# Records shown:
----------------------------------------

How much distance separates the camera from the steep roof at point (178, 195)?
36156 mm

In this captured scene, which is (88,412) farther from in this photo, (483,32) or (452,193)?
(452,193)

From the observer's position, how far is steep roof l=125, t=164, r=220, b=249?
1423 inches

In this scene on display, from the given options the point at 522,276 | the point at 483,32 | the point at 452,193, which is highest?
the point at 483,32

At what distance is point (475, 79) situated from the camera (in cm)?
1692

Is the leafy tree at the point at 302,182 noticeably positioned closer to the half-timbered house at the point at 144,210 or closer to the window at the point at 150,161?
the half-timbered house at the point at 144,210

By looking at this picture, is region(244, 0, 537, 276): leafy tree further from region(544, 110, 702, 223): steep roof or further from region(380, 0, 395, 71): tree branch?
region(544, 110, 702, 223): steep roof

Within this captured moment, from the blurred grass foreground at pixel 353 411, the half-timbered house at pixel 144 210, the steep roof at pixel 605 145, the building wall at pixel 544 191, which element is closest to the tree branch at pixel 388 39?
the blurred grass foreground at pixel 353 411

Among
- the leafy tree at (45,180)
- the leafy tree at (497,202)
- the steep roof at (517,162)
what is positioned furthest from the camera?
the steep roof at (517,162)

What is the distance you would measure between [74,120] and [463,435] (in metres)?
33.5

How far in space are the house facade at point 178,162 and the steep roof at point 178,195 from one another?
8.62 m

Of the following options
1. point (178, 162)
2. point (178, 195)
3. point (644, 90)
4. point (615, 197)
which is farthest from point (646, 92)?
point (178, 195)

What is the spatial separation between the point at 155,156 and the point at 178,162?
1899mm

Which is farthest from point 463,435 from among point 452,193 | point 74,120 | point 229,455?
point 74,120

----------------------------------------

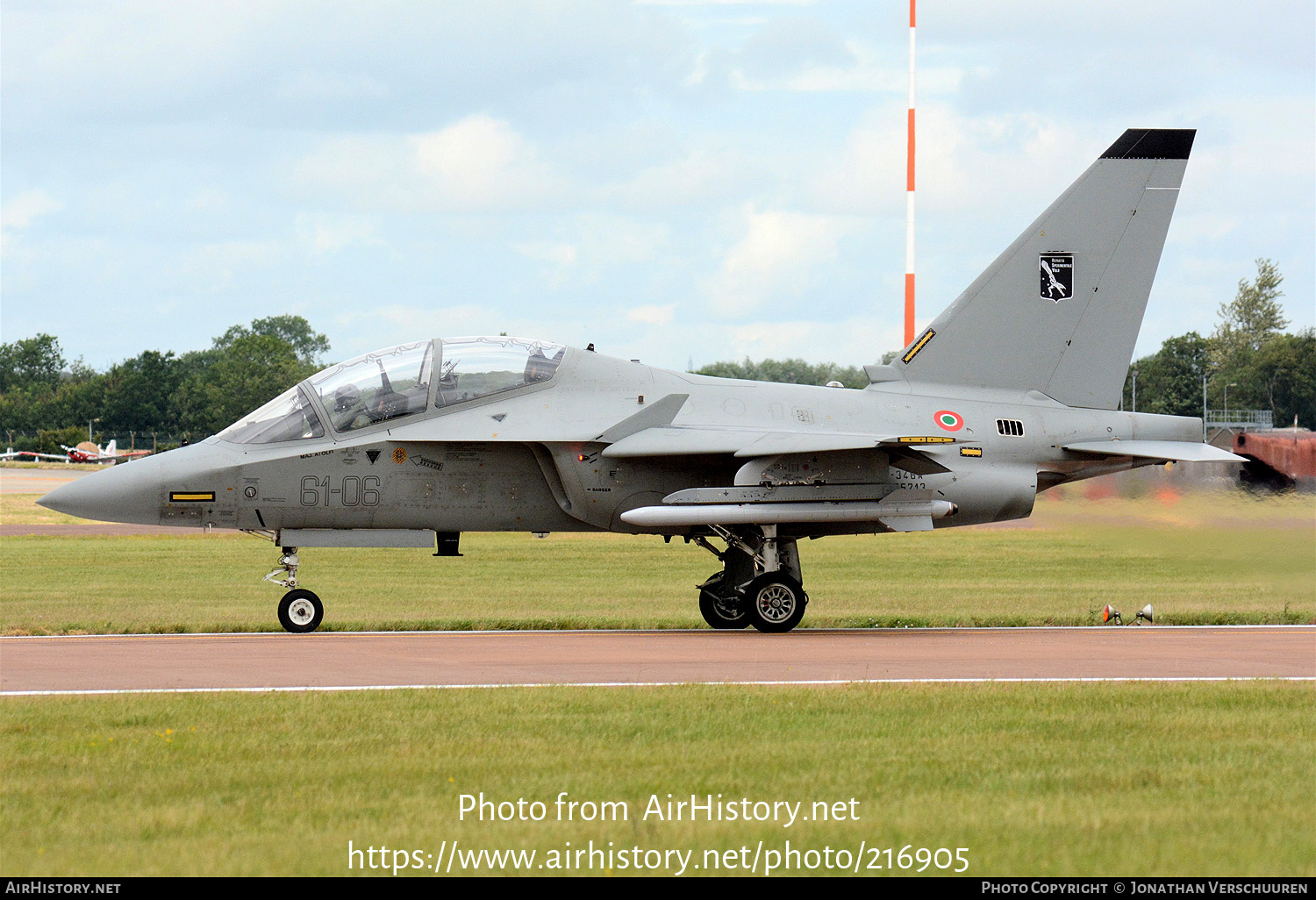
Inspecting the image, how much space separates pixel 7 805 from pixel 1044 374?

----------------------------------------

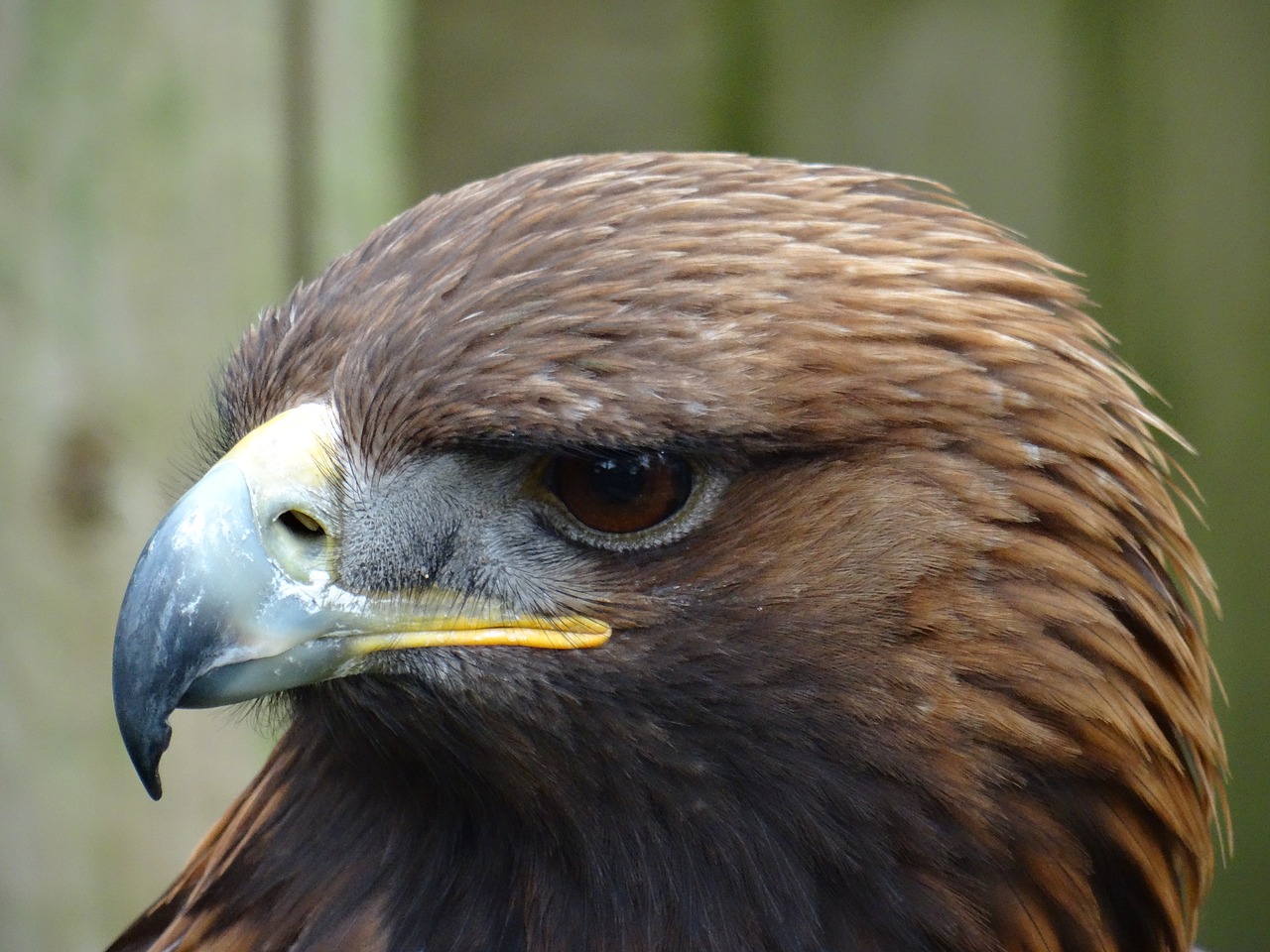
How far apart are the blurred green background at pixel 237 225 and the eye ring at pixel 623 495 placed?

----------------------------------------

# Exercise directions:
Write out again the stretch of records from the line containing "How much distance" through the line containing "1423 inches", both included, with the requests as they are and every number in the answers (the distances and the coordinates) multiplied by 2.15 and rounded to a whole number, halves rounded up. Give only those lines.

# Result for this exercise:
How much distance separates the camera from the steep roof at point (178, 195)?
77735 mm

In this captured scene, which is (88,412) farther from in this photo, (483,32) or (452,193)?
(972,415)

From the observer's position, how far is steep roof l=125, t=164, r=220, b=249?
3059 inches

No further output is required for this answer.